104 F. Supp. 2D 1332 (2000)
Plaintiff pro se brought suit against computer manufacturer and scanner manufacturer on claims arising from purchases of a computer and a scanner. Defendants each filed a motion to dismiss. The computer manufacturer argued that the case should be dismissed because plaintiff had agreed to arbitrate any disputes. The scanner manufacturer argued that plaintiff failed to allege the minimum amount in controversy for diversity jurisdiction. Among the plaintiff's four motions was a motion to certify a class.
- The court held that the computer manufacturer had not provided evidence sufficient to support a finding that plaintiff agreed to the arbitration provision contained in its standard terms, which it mailed inside its computer box for plaintiff's later perusal.
- Alternatively, the court held that the motion was procedurally defective, as it did not address the choice of law issue.
- The scanner manufacturer's motion to dismiss was granted; plaintiff failed to satisfy the diversity jurisdictional amount.
- Lastly, the court denied plaintiff's motion to certify a class because plaintiff was appearing pro se, and thus, was not an adequate representative.

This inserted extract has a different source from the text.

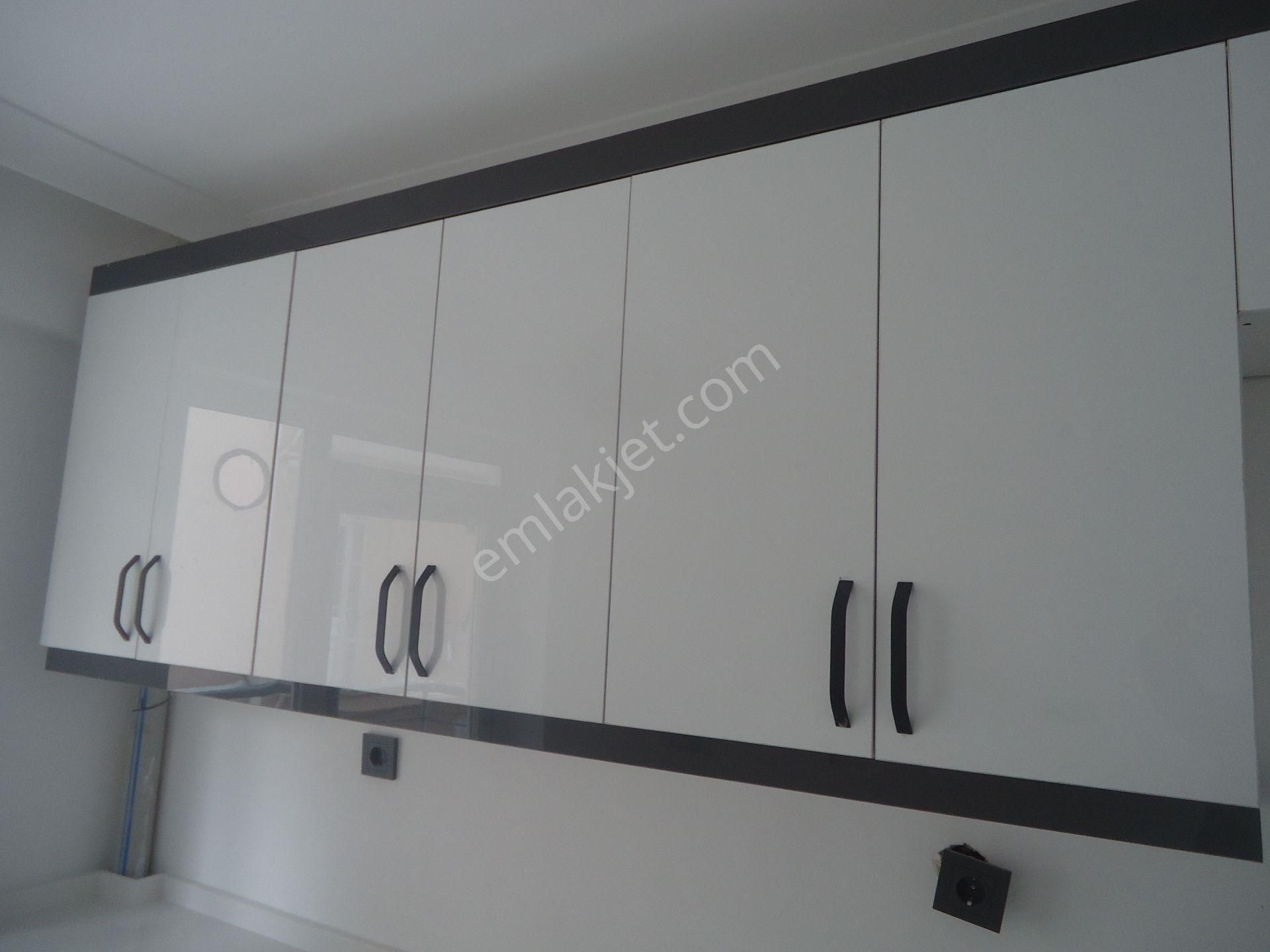 Aydınlıkevlerde Sıfır2+1 Satılık Daire Gizem Emlaktan - Görsel 4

Defendant computer manufacturer's motion to dismiss denied, as it was not certain that plaintiff agreed to arbitration. Alternatively, defendant's motion was procedurally defective. Defendant scanner manufacturer's motion to dismiss granted, as plaintiff failed to allege minimum jurisdictional amount for diversity jurisdiction purposes. Plaintiff's motions were denied in their entirety.